The wind, a shelterless wanderer. Film Program

The program “Wind, the Homeless Wanderer” is timed to coincide with the II Korkut Triennale of Sonic Arts. Thematically, this film program—comprising five screenings—also takes the wind as its starting point and translates its exploration into the realm of the image.
How can one capture the invisible? In photographer Robert Frank’s film Life Dances On, there is an image of a man trying to photograph the wind. He manages to capture only objects that the wind sets in motion. Cinema comes close to the task of catching the wind—the objects that the wind sets in motion also move on the screen. The wind and cinema become partners in this endeavor—the element sets objects in motion, and cinema allows this movement to be captured.
But what should a director do with the captured wind? In most films, we are sure to find a random breeze, not conceived as a specific image. For the most part, the wind chooses the films, not the other way around. For centuries, poets and writers have found a wide variety of uses for the wind: it brings change, good and troubling news, stirs up melancholy, and disperses joy. These same motifs can be traced in narrative cinema. The elusive materiality of the wind allows directors to take it and imbue it with any necessary meaning—but in this hierarchy, the image-author, in the case of the wind, still leaves the impression, if not of the image’s complete dominance, then of its significant autonomy. In this program, we have gathered films whose creators have managed to enter into a dialogue with the wind and, precisely because of it, tell the story they wanted to tell—through animation, sound, and documentary.
In Stefan Djordjevic’s film Wind, Talk to Me, the wind rustles the leaves of the trees in the family home, which the director’s mother left not long ago, and becomes a conduit to the world of the dead, building a bridge between the present and the past.
Kyrgyz cinema, whose action often unfolds in villages or even remote mountain settlements, has historically had a special relationship with the wind.
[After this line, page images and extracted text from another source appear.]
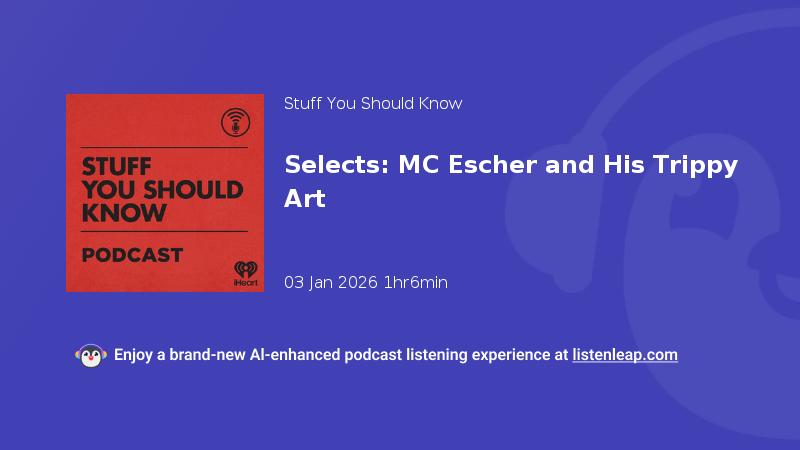 STUFF YOU SHOULD KNOW

PODCAST

iHeart

Stuff You Should Know

Selects: MC Escher and His Trippy Art

03 Jan 2026 1hr6min

Enjoy a brand-new AI-enhanced podcast listening experience at listenleap.com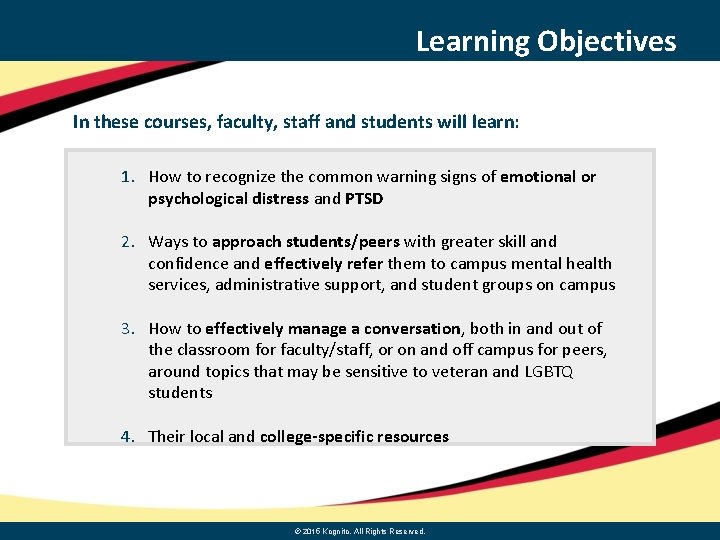 Learning Objectives

In these courses, faculty, staff and students will learn:

1. How to recognize the common warning signs of emotional or psychological distress and PTSD

2. Ways to approach students/peers with greater skill and confidence and effectively refer them to campus mental health services, administrative support, and student groups on campus

3. How to effectively manage a conversation, both in and out of the classroom for faculty/staff, or on and off campus for peers, around topics that may be sensitive to veteran and LGBTQ students

4. Their local and college-specific resources

© 2016 Kognito. All Rights Reserved.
It is clearly present in the films of directors who began working at the dawn of the republic’s independence: Aktan Arym Kubat, Ernest Abdyzhaparov, and Temir Birnazarov do not focus exclusively on the wind, but give it free rein in their poetic sketches, whether it be a coming-of-age story in the form of a mosaic of rural reality (Selkinchek), an abstract Beckettian tale of (un)love (Taranchy), or a documentary sketch of life in picturesque yet perilous conditions (The Devil’s Bridge).
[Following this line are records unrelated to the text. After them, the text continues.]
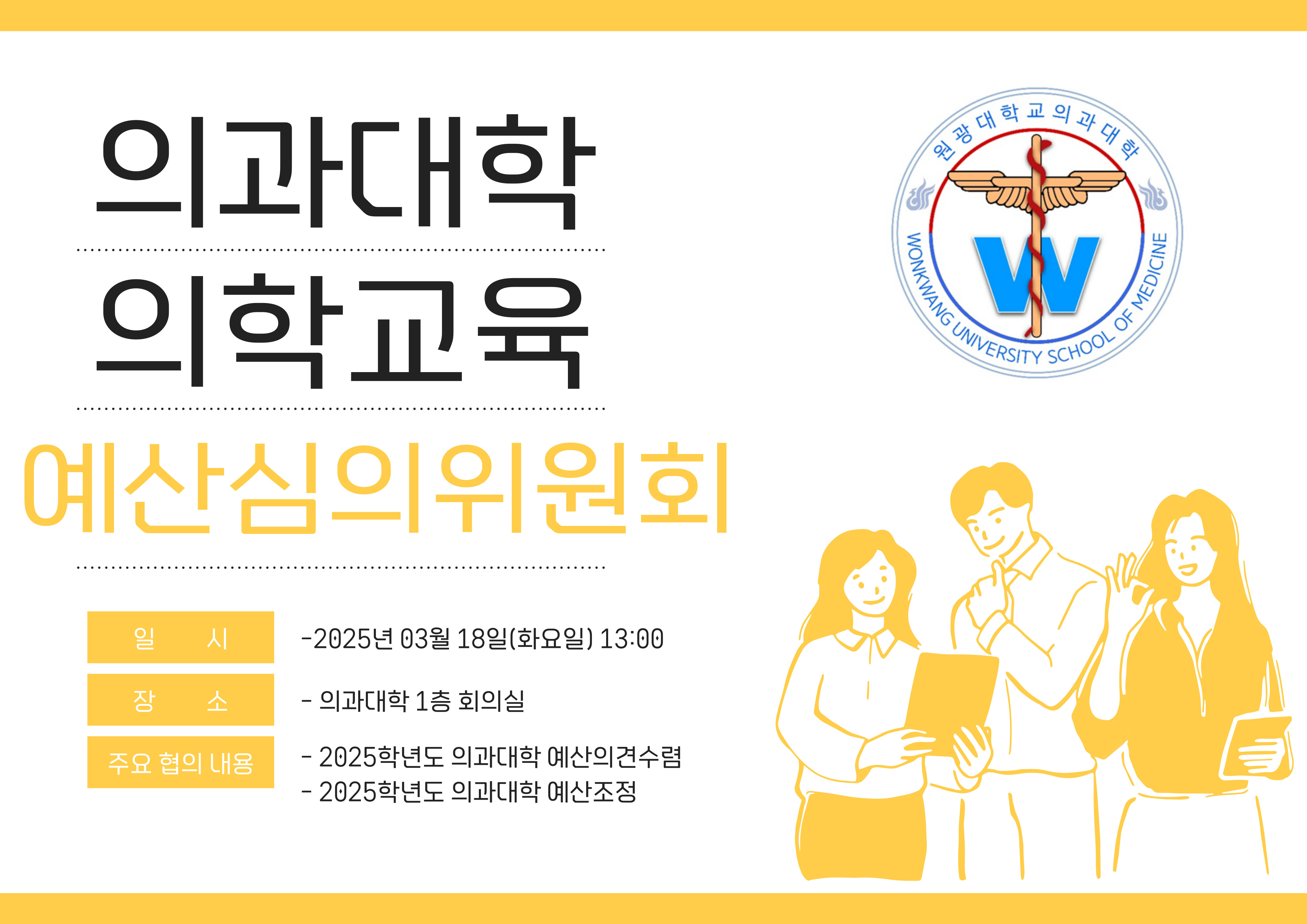 의과대학
의학교육
예산심의위원회

원광대학교의과대학
W
WONKWANG UNIVERSITY SCHOOL OF MEDICINE

일 시
-2025년 03월 18일(화요일) 13:00

장 소
- 의과대학 1층 회의실

주요 협의 내용
- 2025학년도 의과대학 예산의견수렴
- 2025학년도 의과대학 예산조정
Hayao Miyazaki, in his anti-war masterpiece The Wind Rises, uses the wind in two ways. On the one hand, it inspires the protagonist, an engineer, to build airplanes that outpace the elements. The quotation from Paul Valéry’s poem, which forms the basis of the title, becomes the central life principle that gives meaning to the journey: “The wind rises!… We must try to live.” On the other hand, the strengthening wind signifies the impossibility of controlling external circumstances—the approaching war, for which the engineer’s creations are used.
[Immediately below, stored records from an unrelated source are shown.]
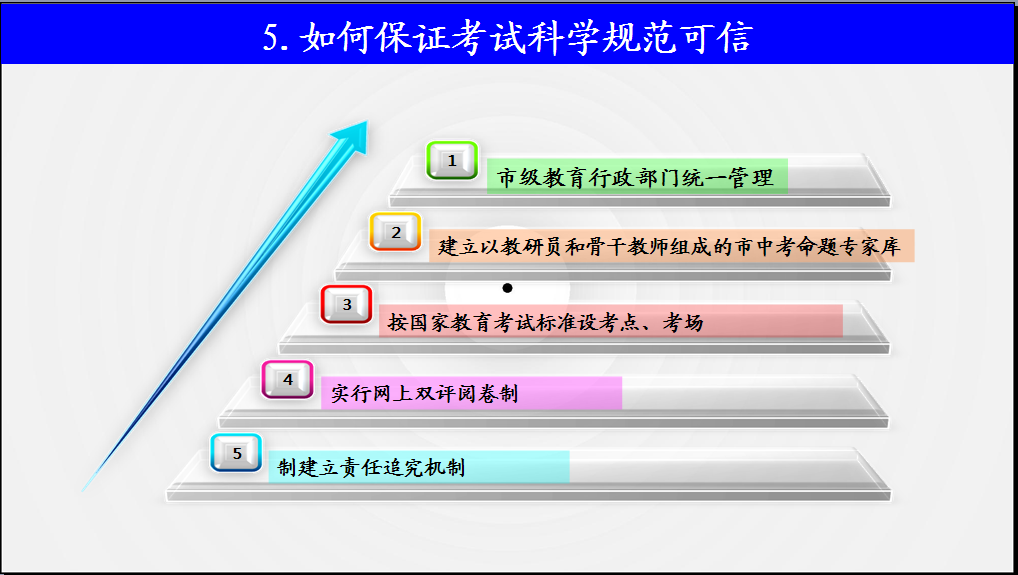 5. 如何保证考试科学规范可信

1 市级教育行政部门统一管理

2 建立以教研员和骨干教师组成的市中考命题专家库

3 按国家教育考试标准设考点、考场

4 实行网上双评阅卷制

5 制建立责任追究机制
In The Wind, Viktor Sjöström masterfully dispenses with sound—sandstorms are present as visual imagery, and their howling is reflected only in the frenzied eyes of the protagonist. Here, the wind becomes an insurmountable force, a fate and a curse for the young woman resisting her circumstances.
And the Mongolian film City of Wind by Lkhagvadulam Purev-Ochir shows us Ulaanbaatar, where a gray and dehumanized modernity, like a violent storm, sweeps away the customs and rituals carried on by a gentle breeze from the past—those that connect the spiritual world of the ancestors with the material one.